We must also be prepared to look closely at other journalists involved.  Olcott’s account of the Eddys is substantiated by many other writers, among them C.C. Massey and M.D. Shindler.  Massey, who spent a fortnight with the Eddys, while insistent that few of the sitters could recognise the phantoms which appeared, never doubted what he saw.  Shindler’s book A Southerner Among The Spirits (1877) also provides valuable corroboration of Olcott’s assertions.

Furthermore, Olcott’s articles in the Daily Graphic caused a nation-wide sensation, with the result that almost all the major American dailies sent reporters to Chittenden.  Over the next few months the Eddys’ home was invaded by a score of hard-bitten, sceptical journalists from all over the United States.  To the best of my knowledge none of these men was prepared to contradict the major part of what Olcott had said.

In the light of all this I believe we must be prepared to take Olcott’s allegations seriously.  We can no more dismiss them out of hand than we can dismiss any other historical document which has been proved largely trustworthy and consistent by both internal and external evidence.  It is not enough to be able to say simply: ‘What Olcott relates is impossible, therefore it could not have happened’.  Such a procedure, though totally inadmissible, appears to have been adopted as a general rule by practically all modern psychical researchers and historians of the occult.

Olcott on the whole emerges extremely well from this inquiry.  After the lapse of over a century he still comes across to us as a practical man full of shrewdness and commonsense who was prepared to spend ten uncomfortable weeks living in a primitive farmhouse in the middle of an isolated rural community in the company of uncongenial people in order to discover the truth about materialisation.  I find his character portraits of the Eddys singularly convincing.  They were illiterate farmers endowed, unfortunately for them, with a rare and perilous gift.  Had they been born into a more congenial culture, say that of India, China or Tibet, they would undoubtedly have achieved resounding fame as holy men, shamans or magicians.  As it was, they were thrust by some ironic trick of fate into one of the roughest sections of the American backwoods at a time when the prevailing philosophy was a crude and intolerant materialism, coupled with a bigoted and sometimes brutalised version of fundamentalist Christianity.

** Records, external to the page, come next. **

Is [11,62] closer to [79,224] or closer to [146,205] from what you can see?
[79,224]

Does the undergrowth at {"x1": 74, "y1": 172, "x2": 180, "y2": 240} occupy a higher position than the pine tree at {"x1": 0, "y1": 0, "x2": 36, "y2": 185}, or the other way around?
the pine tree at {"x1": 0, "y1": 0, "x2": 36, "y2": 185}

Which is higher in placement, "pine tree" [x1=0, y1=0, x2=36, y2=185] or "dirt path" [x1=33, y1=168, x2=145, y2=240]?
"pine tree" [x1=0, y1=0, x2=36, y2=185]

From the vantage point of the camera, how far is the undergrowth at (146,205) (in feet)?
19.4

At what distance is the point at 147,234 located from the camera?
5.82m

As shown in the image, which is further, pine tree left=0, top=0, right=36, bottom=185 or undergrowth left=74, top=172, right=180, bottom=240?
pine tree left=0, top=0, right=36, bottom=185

Circumstances could not have been more unfavourable for them.  The miracle is rather that they were allowed to survive at all.  Had they been born even a century or so earlier, they would undoubtedly have met their fate, like so many of their kind, in the agony of a blazing bonfire.  No wonder, then, that they were surly, suspicious and often downright hostile.  They did not get on with Olcott, who was their social and intellectual superior, nor he with them.  But this only makes his testimony as to the magnitude and vigour of their mediumistic powers all the more convincing.

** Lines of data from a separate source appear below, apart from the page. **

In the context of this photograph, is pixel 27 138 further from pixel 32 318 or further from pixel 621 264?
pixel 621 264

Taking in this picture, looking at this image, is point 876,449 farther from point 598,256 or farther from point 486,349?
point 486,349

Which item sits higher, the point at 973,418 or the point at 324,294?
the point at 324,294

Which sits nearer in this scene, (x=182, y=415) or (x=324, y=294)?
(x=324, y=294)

In the final analysis the question we must ask ourselves is simply this: Did Olcott really see what he claimed to have seen?  Unpalatable though it may seem to many of us, the answer must be an unqualified “Yes”.  The phantoms that came into being on the stage of that lonely farmhouse so long ago were real enough, for they were witnessed by many observers.  The presence of these four hundred entities of many shapes and diverse nationalities, talking half a dozen different tongues, among them languages as remote as Georgian, constitutes perhaps the most astonishing, sustained demonstration of mediumistic power ever witnessed.  The Eddy family must undoubtedly rank as the greatest materialisation mediums of both the nineteenth and the twentieth centuries.


References
Doyle, A.C.  (1926)  The History of Spiritualism, Volume 1.  New York: George H. Doran.
Olcott, H.S.  (1875/1972)  People From The Other WorldsRutland, Vermont: Charles E. Tuttle.
Shindler, M.D. (1877) A Southerner Among The Spirits. Memphis, Tennessee: Southern Baptist Publication Society.